Open HobisPL opened 1 year ago
Note that TorToiSe uses Unvinet, not Waveglow. I've received the following other suggestions on top of HiFi-GAN:
all good options
Why not give us the option to select between them?
@152334H got bored of waiting so learned python and did it myself out of boredom, now it sounds way less shit :D https://github.com/deviandice/tortoise-tts-BigVGAN Make of it what you will. Here's the model. https://disk.yandex.com/d/fOjzTs8HQiFVdg
Wouldn't mind some credit if at all possible, thanks.

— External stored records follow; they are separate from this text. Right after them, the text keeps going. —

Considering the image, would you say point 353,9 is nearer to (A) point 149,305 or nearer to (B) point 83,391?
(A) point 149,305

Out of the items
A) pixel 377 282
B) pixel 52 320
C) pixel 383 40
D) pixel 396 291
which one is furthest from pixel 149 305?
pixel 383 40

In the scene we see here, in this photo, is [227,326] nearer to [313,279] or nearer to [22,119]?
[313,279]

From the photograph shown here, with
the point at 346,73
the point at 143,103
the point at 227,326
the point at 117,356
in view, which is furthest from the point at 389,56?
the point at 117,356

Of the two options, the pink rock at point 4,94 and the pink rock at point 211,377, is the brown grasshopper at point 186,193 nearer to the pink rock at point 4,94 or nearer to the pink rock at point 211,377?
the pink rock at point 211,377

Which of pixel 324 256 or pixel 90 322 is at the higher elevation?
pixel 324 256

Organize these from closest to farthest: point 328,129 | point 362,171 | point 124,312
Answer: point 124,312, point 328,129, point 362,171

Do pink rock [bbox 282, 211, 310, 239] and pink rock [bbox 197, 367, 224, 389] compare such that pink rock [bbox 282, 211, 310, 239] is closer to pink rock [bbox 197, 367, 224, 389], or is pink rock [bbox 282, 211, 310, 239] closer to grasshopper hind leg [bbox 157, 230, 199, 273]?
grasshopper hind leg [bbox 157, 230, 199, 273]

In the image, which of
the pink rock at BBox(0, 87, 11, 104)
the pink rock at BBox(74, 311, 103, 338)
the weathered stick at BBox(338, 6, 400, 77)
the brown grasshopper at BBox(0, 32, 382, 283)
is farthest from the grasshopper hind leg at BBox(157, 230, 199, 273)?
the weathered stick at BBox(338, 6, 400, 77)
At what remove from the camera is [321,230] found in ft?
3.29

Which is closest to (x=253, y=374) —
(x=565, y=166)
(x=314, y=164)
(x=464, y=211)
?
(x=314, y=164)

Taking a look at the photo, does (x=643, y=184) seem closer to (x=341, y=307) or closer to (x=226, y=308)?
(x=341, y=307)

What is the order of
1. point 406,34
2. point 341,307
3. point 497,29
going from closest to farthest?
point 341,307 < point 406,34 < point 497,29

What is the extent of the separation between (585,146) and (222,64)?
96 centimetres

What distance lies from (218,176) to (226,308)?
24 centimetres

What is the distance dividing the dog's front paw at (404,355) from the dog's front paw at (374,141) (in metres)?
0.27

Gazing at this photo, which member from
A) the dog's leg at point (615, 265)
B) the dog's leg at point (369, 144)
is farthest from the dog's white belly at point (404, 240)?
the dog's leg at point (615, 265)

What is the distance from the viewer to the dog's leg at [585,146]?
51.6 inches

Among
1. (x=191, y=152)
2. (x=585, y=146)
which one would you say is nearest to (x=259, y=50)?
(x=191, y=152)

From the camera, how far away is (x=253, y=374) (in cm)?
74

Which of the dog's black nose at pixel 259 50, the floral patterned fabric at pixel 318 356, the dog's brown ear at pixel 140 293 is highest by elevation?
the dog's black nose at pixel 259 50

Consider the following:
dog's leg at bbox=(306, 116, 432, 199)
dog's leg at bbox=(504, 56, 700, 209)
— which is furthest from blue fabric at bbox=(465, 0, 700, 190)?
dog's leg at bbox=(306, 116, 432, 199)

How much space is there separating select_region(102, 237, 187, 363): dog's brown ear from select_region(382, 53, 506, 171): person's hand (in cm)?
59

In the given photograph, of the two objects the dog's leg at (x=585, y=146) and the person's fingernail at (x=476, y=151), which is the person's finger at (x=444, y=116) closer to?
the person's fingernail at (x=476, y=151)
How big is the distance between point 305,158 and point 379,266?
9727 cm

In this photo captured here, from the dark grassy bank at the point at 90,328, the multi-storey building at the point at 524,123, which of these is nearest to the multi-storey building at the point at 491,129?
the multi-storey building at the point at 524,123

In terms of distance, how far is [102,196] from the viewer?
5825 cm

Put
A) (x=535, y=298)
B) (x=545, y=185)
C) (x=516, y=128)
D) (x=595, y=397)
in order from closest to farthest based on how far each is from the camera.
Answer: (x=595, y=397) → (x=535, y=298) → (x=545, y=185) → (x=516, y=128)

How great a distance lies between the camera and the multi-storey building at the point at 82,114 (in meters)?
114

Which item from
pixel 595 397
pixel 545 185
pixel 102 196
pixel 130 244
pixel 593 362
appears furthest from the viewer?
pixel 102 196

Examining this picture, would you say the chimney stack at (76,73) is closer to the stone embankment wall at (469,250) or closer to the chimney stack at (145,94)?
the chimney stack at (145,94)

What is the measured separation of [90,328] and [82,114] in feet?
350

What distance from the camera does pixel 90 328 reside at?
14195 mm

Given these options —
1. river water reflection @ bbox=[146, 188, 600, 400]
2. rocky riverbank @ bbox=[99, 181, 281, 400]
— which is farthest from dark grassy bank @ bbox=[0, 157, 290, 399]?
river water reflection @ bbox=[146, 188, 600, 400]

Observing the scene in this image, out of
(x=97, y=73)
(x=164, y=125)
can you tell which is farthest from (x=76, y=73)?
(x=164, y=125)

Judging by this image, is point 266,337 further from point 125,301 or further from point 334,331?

See also mrq's adaptation for more inspiration https://git.ecker.tech/mrq/ai-voice-cloning/issues/52
See also mrq's adaptation
That's literally also my implementation haha
ok i added bigvgan but i am still not going to change much in this repo in the future
you should also tell that mrq fella to use submodules/packages more often
fwiw @deviandice, I copied none of the code from your impl, but either way I added some attribution to the README.
Is there any benchmark or estimate using Bigvgan against the previous vocoder?
You can look at the figures of the paper https://www.semanticscholar.org/paper/BigVGAN%3A-A-Universal-Neural-Vocoder-with-Training-Lee-Ping/04f5553934c458305a501d63323f1b841fd5d102
fwiw @deviandice, I copied none of the code from your impl, but either way I added some attribution to the README.
That means a lot, thank you. It's not every day someone cites my work like this.
Have you tried changing the vocoder from Waveglow to HiFi-GAN? HiFi-GAN is faster and requires less VRAM. Alternatively, you could try adding a different vocoder.